“His dream is gone”: Rereading “Gatsby” with high schooler “H. Brown”

Fantastic promo cover tied to this year's Alan Ladd "Gatsby"...I mean the 1949 version. Credit: twentytwowords.com

Fantastic promo cover tied to this year’s Alan Ladd “Gatsby”…I mean the 1949 version. Credit: twentytwowords.com

With the advent of the Baz Luhrmann “Gatsby” movie, I summoned up all of my crotchetiness and decided not to see Leonardo light it up Jay-Z style, but rather to reread the Authorized Text in a paperback sitting right here between Faulkner (another Hollywood booze-drowned author) and Flaubert (Baz Luhrmann’s next subject). Have to say I loved Baz’s “Romeo and Juliet,” with the divine Clare Danes and great music, but 20 years later am feeling a bit more “get off my lawn.”

 

 

 

 

"His dream is gone." And, after this chapter, so was "H"s aqua highlighter.

“His dream is gone.” And, after this chapter, so was “H”s aqua highlighter.

“Gatsby” is really just a long afternoon’s reading pleasure of foredoomed, beautiful attitudes and outfits: plus, as high schooler “H. Brown” pointed out maybe 15 years ago when she read the book, “irony.” Rereading it on the train, I was at first annoyed by her aqua highlighting and her rounded annotations, the letters marching up margins like dutiful bunny siblings in Beatrix Potter. But after a while I was able to bring myself back to the place of a kid taking on a Set Text for the first time, in a pre-Internet era when you were kind of on your own with the words. I remembered making these cipher-like shorthand comments like “Irony,” or “Description of Gatsby,” and thinking that I’d made a significant first step at analysis. Then came the realization that there were still many more words to write to fill out the scarecrow of my “irony” sentence, along with the nagging sense that irony was both less and more than the saddle I would try to throw athwart ol’ F. Scott’s burnished sentences.

Final page, on which H. Brown doggedly saw optimism, and Adrienne Rich found the title for her 1995 collection "Dark Fields of the Republic"

Final page, on which H. Brown doggedly saw optimism, and Adrienne Rich found the title for her 1995 collection, “Dark Fields of the Republic”

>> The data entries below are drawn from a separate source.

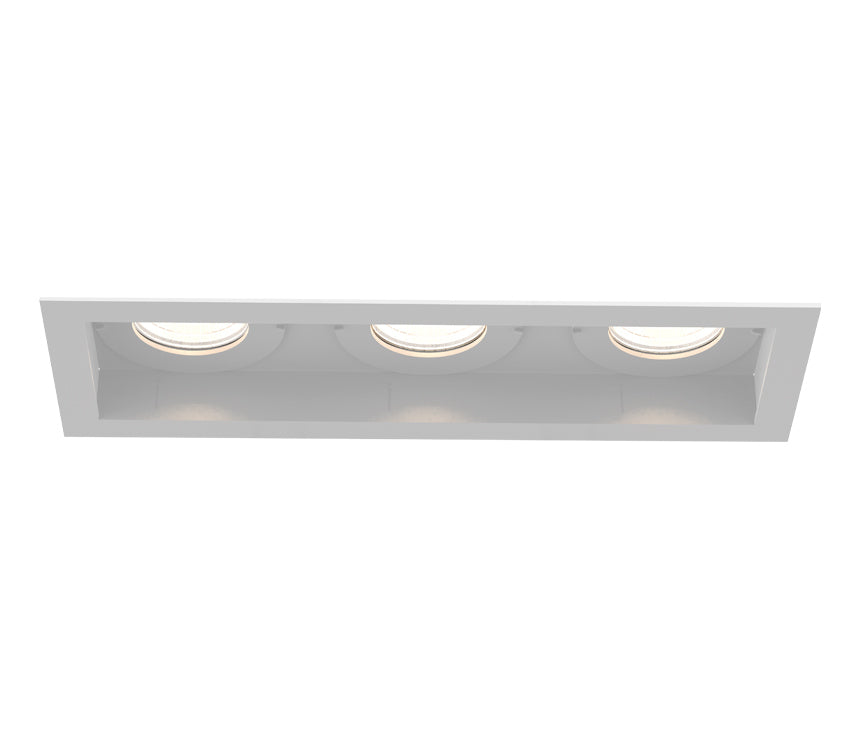 Eurofase Canada - LED Recessed Multiple - Tango - White- Union Lighting Luminaires Decor
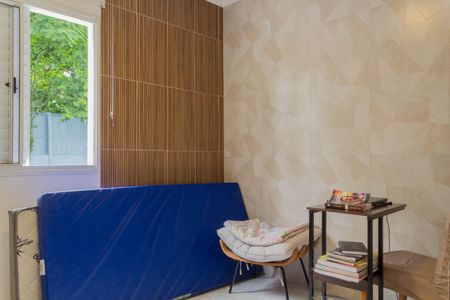 Apartamento à venda com 56m², 2 quartos e 1 vaga Apartamento à venda com 56m², 2 quartos e 1 vagaQuarto 2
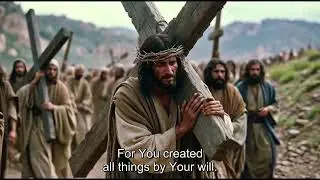 Worthy is the Lamb
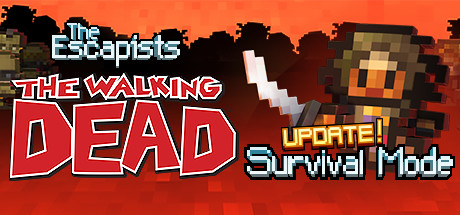 The Escapists The Walking Dead (PC)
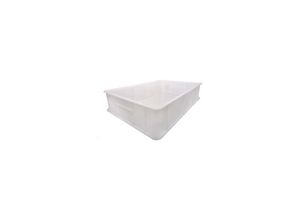 8002942003493 - Iperbriko - Komplette Giganplast-Box 60 x 40 h 7 Polypropylen 1885Hd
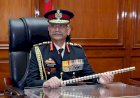 थल सेनाध्यक्ष जनरल मनोज मुकंद नरवणे का बड़ा बयान, कहा-सरकार आदेश दे तो पाक अधिकृत कश्मीर भी होगा हमारा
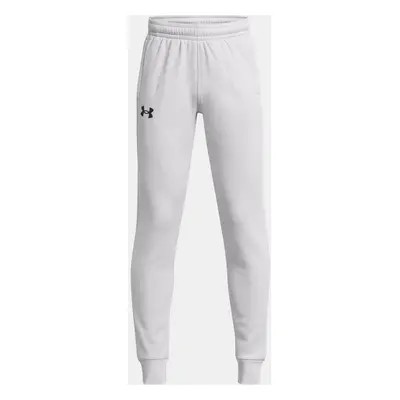 Under Armour Sweatpants UA Armour Fleece Joggers-GRY - Guys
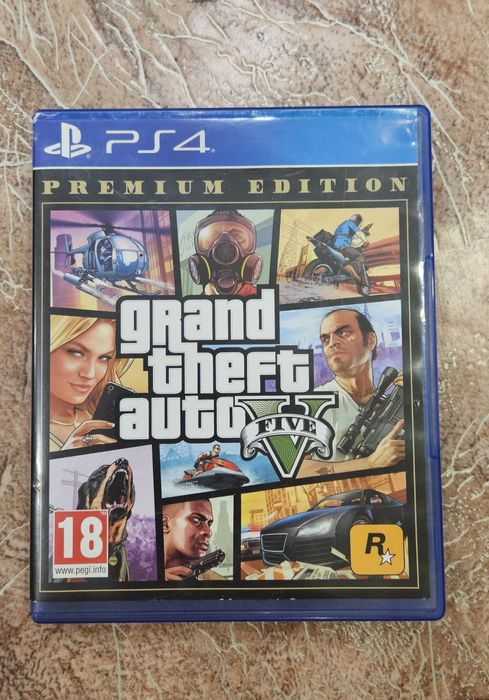 Продам игру ps4/ps5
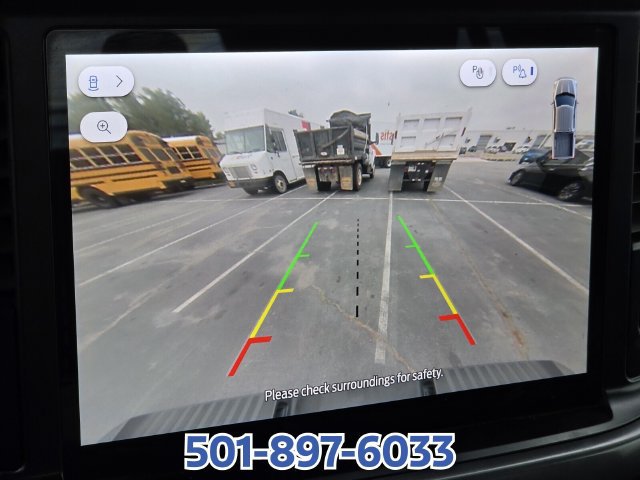 Certified 2025 Ford F150 XLT w/ Equipment Group 301A Standard AWD/4WD image 19
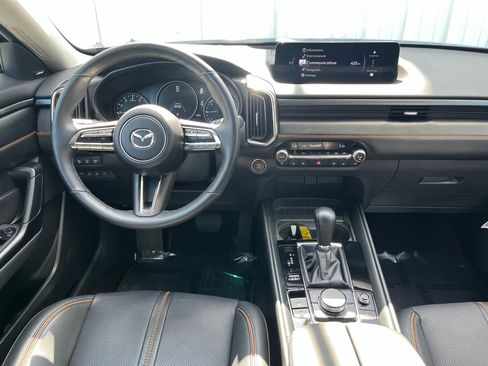 Certified 2025 MAZDA CX-50 2.5 Turbo w/ Premium Plus Pkg AWD/4WD image 24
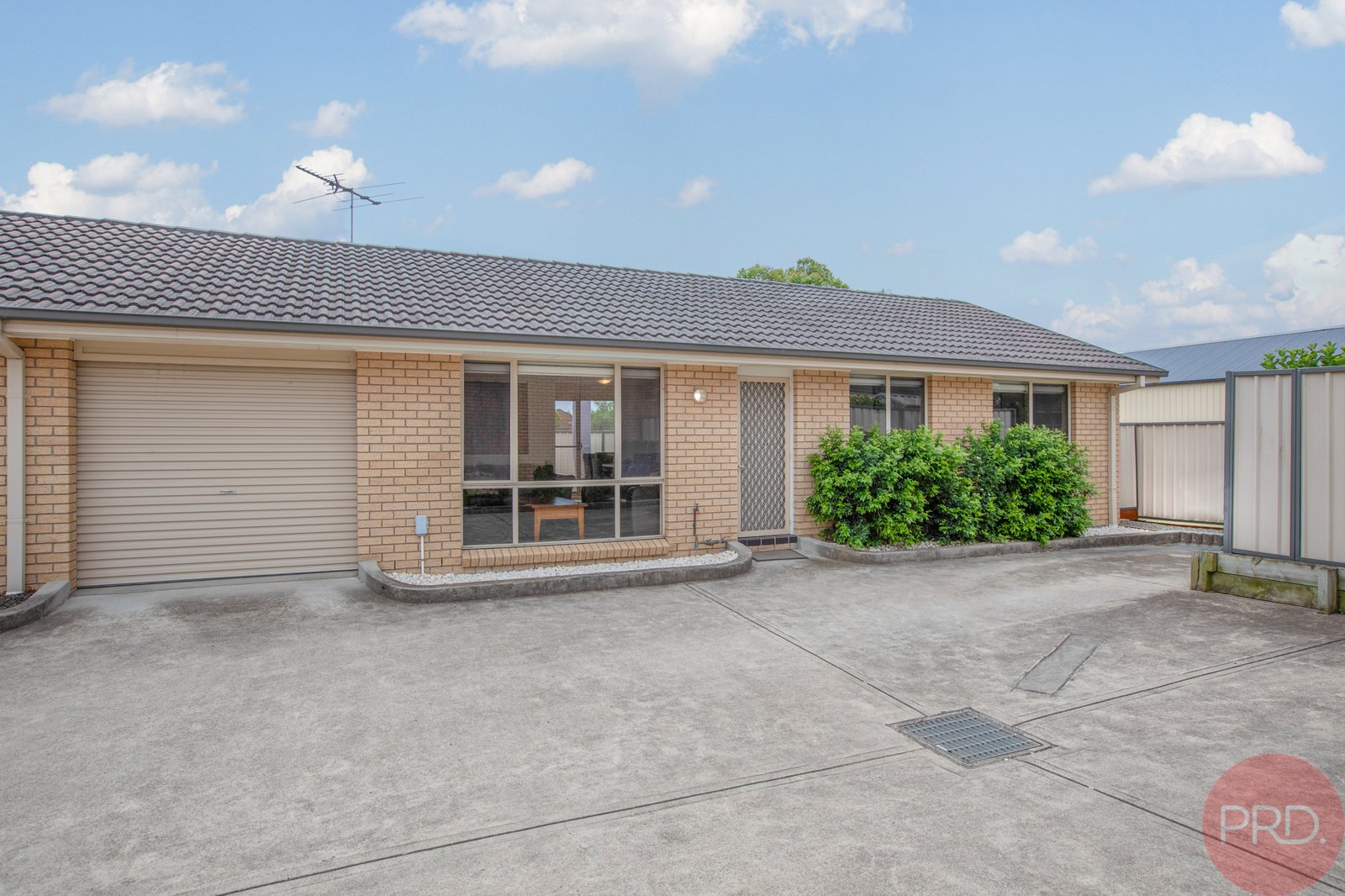 6/44 Bowen Street BRANXTON 1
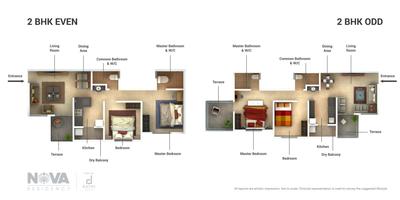 Rathi Nova Residency Brochure 10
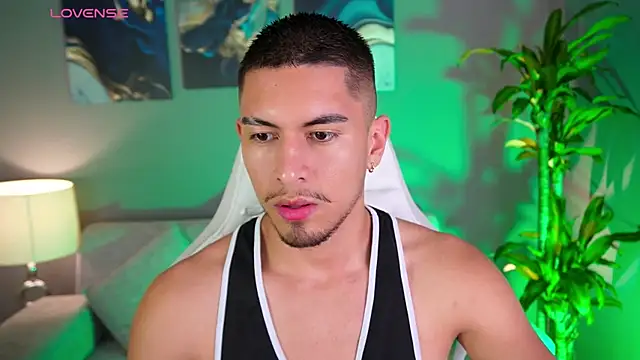 Aaronfox x online show from 01.07.25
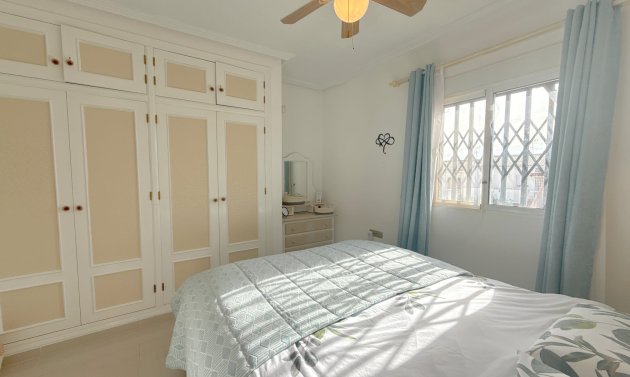 Wiederverkauf - Wohnung -
Cabo Roig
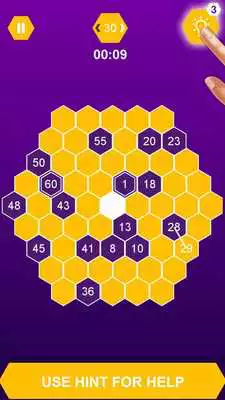 Play Number Chain Link Series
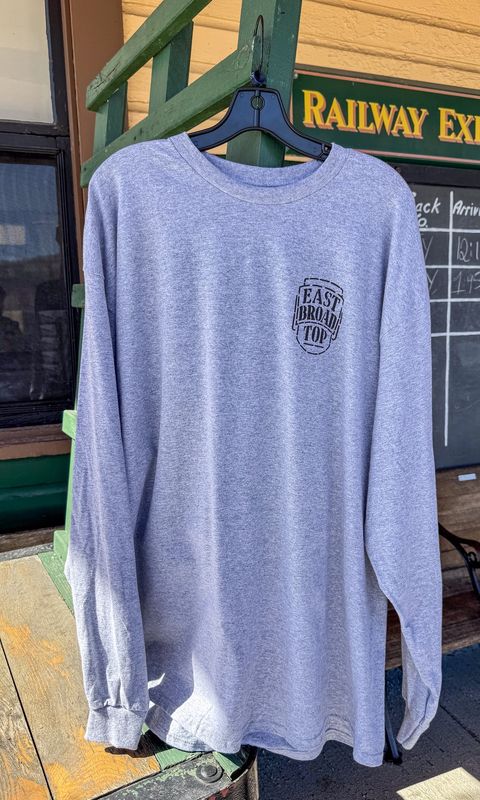 PEANUTS™ Adult Long-Sleeve T-Shirt
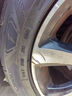 固特异（Goodyear）【补贴专享】 汽车轮胎205/55R16 91W EF1 SPORT鹰驰F1酷跑  实拍图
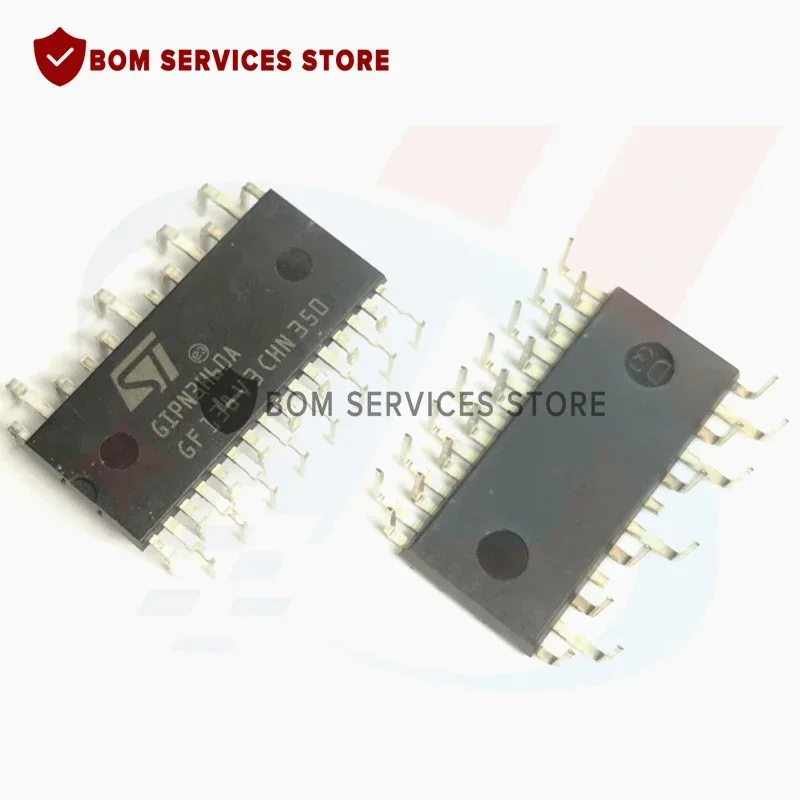 GIPN3H60A STGIPN3H60A  GIPN3H60AT STGIPN3H60AT STGIPN3H60T-H  STGIPN3H60 100% NEW AND ORIGINAL MODULE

The other nice thing about sharing a palimpsest-like version of Gatsby with “H. Brown” is a reminder of the community of readers. This is not something that comes across for me on an e-reader. When I read something on a Kindle and come across a passage that thousands have “annotated” before me–probably dropping rich assortments of links to their own stinkin’ literary blogs!–it is a micro-rating system, informing me that 954 people gave an instantaneous “thumbs up” to “So we beat on, boats against the current, borne back ceaselessly into the past.” So far I haven’t yet found any interest in what others have annotated, or in joining their e-highlighting. But on this final page of “Gatsby,” I felt more a part of the history of readers coming to the novel with their own histories and abilities. I can only imagine that “H. Brown,” now maybe in her early thirties, has become acquainted with how Americans say “One fine morning…” to themselves about the most impossible outcomes, and that the optimism she saw then is tempered by age and loss, though hopefully not lost.

And just above this penultimate paragraph, in which Fitzgerald switches from what Gatsby felt to what “we” Americans feel and yearn, is the beautiful evocation of the dark fields of the republic–rolling past the Eastern cities and along out to the sparse towns of Minnesota and points west. This passage gave Adrienne Rich the title for her 1995 collection, but her desire to look across the whole of America and its people is obviously a theme that runs through her work for many years before that. Reading this copy of “Gatsby” in parallel with H. Brown is a palpable reminder that enduring books convene readers across huge gaps in time, experience and self-understanding.

 

 

One thought on ““His dream is gone”: Rereading “Gatsby” with high schooler “H. Brown”

  1. I immediately recognised H. Brown’s handwriting. I have a paperback copy of The Complete Plays by Christopher Marlowe, in which Doctor Faustus (but not Tamburlaine, Dido etc. – the reader only bothered with the set text) is annotated in an identical rounded hand, albeit by a different person on a different continent. The (inane) marginalia in question date from the 1980s. Since then, however, we have entered the post-marginalia age, and henceforth material traces left by readers will become as rare as cuneiform tablets. Indicative of this new order is the fact that the “materiality of texts” now seems to be a specialist academic niche (see recent studies such as The Torn Book: UnReading William Blake’s Marginalia), rather than an unremarkable part of ordinary everyday life.